Here are some example symbols:
https://en.wikipedia.org/wiki/...
unicode.org's FAQ also has clarifications:
If the character shapes are different in different parts of East Asia, why were the characters unified?
http://www.unicode.org/faq/han...
Isn't it true that some Japanese can't write their own names in Unicode?
http://www.unicode.org/faq/han...
(All that said, it's been years since I looked into this so there's a chance I've gotten some detail wrong, but I'm confident it's a good summary of the issue.)

--
Help build the anti-software-patent wiki
Re:Why not just use English, and only English? by interval1066 · 2015-07-18 03:17 · Score: 1, Informative

I think Chinese is the only language we need, it's already the most spoken language in the world.
Only in head count, not by region. If the world was populated only by the Chinese, which seems to be their goal, then yes, Chinese is the most spoken language in the world. However, if you break that fact down by dialect, your statement is really weak. Mao's goal to have the entire PRC speak Mandarin really failed.
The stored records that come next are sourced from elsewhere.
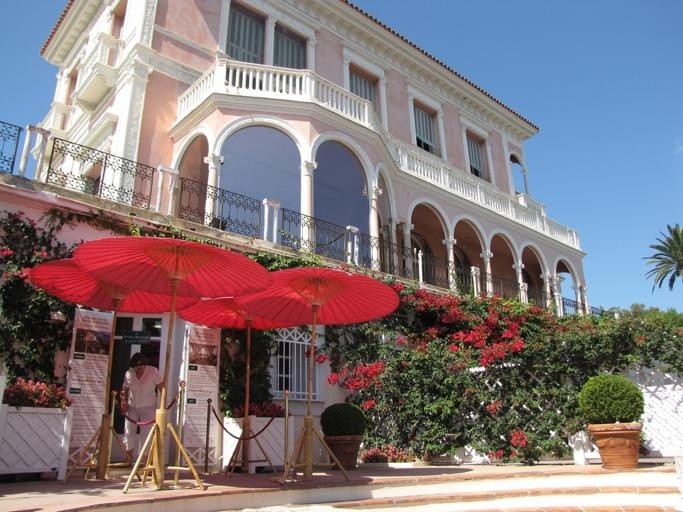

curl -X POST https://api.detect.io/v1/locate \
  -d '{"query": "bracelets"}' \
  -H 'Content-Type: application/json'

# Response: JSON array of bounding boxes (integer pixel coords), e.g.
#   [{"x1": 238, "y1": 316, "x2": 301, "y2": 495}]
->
[{"x1": 121, "y1": 398, "x2": 126, "y2": 401}]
It's a democratic language that will draw from other languages where necessary and useful.
Not really. Mao tried to force all Chinese to speak Mandarin, and he failed miserably. Kinda the exact opposite of "Democratic". But of course that's not the fault of the language per se...
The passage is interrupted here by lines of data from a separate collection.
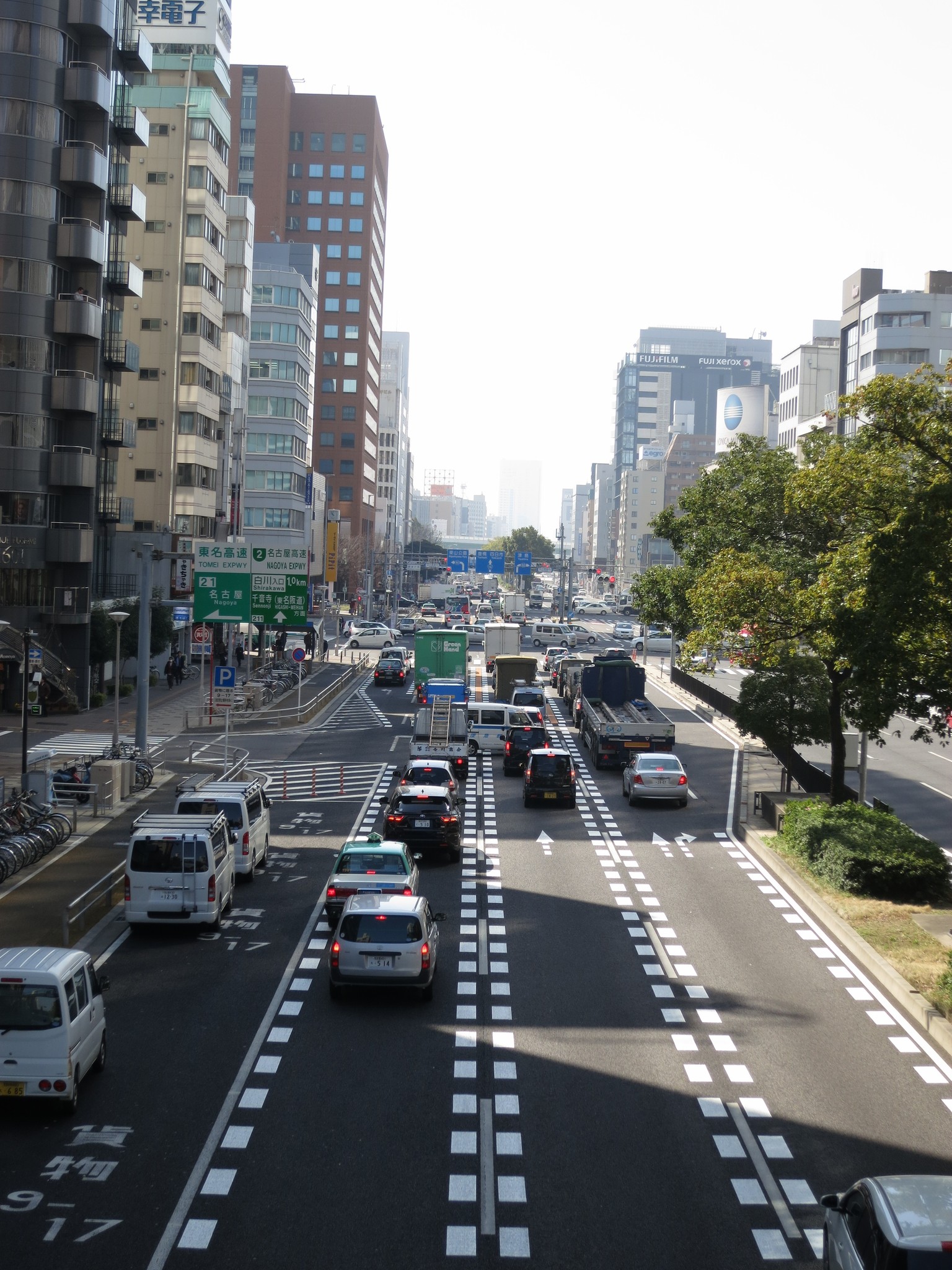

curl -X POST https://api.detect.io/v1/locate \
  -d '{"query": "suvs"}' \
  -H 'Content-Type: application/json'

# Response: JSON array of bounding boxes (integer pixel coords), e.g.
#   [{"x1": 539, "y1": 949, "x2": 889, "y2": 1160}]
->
[
  {"x1": 379, "y1": 784, "x2": 468, "y2": 864},
  {"x1": 328, "y1": 894, "x2": 448, "y2": 1002}
]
It's a language that has proven it can adapt to changing circumstances.
Chinese may be, but if Japanese is an example, and Japanese is adapted from Chinese by Han explorers to Japan in the Iron Age; its not very adaptable at all. The Japanese have developer THREE different writing systems to cope with with some shortcomings of the language (only two tenses, underdeveloped pronoun system, etc). That may be a shortcoming of Japanese, but Japanese is just a symptom of a language root that isn't very forgiving. I will say however that a language that can be nuanced such that 9 different meanings from changing the tone of one word may be more flexible than I give it credit for,

--
Python: 'And then suddenly you have a language which says "we're all stuck with whatever the whiniest coder wants".'
Re:Mandarin dependency and homophone confusion by Fire_Wraith · 2015-07-18 04:03 · Score: 4, Informative

To a degree, yes, because the symbols themselves are the same. Note however that some of the original Chinese characters have been altered in use (simplified) by the PRC in the 50s and 60s, but those are only used in mainland China (and I think Singapore maybe?), but not Taiwan or Japan. Aside from that though, the characters for something like 'University' would still be a combination of the character for 'large' and the character for 'school'. It might be pronounced totally differently, but could be read and understood by all. Fun fact: The proper reading of the characters for the country of "Japan" in Japanese is actually "Nihon" or "Nippon." However, in certain Chinese dialects, the characters that comprise it are pronounced more like "Zep-pen" or "Japan." What's also fascinating to consider is that Korean is the same way, but that in modern usage you hardly ever see the Chinese characters (Hanja) used, even though I think they're still taught in some schools. Almost everything I saw when I was in Korea was in Hangul, the Korean native alphabetic script.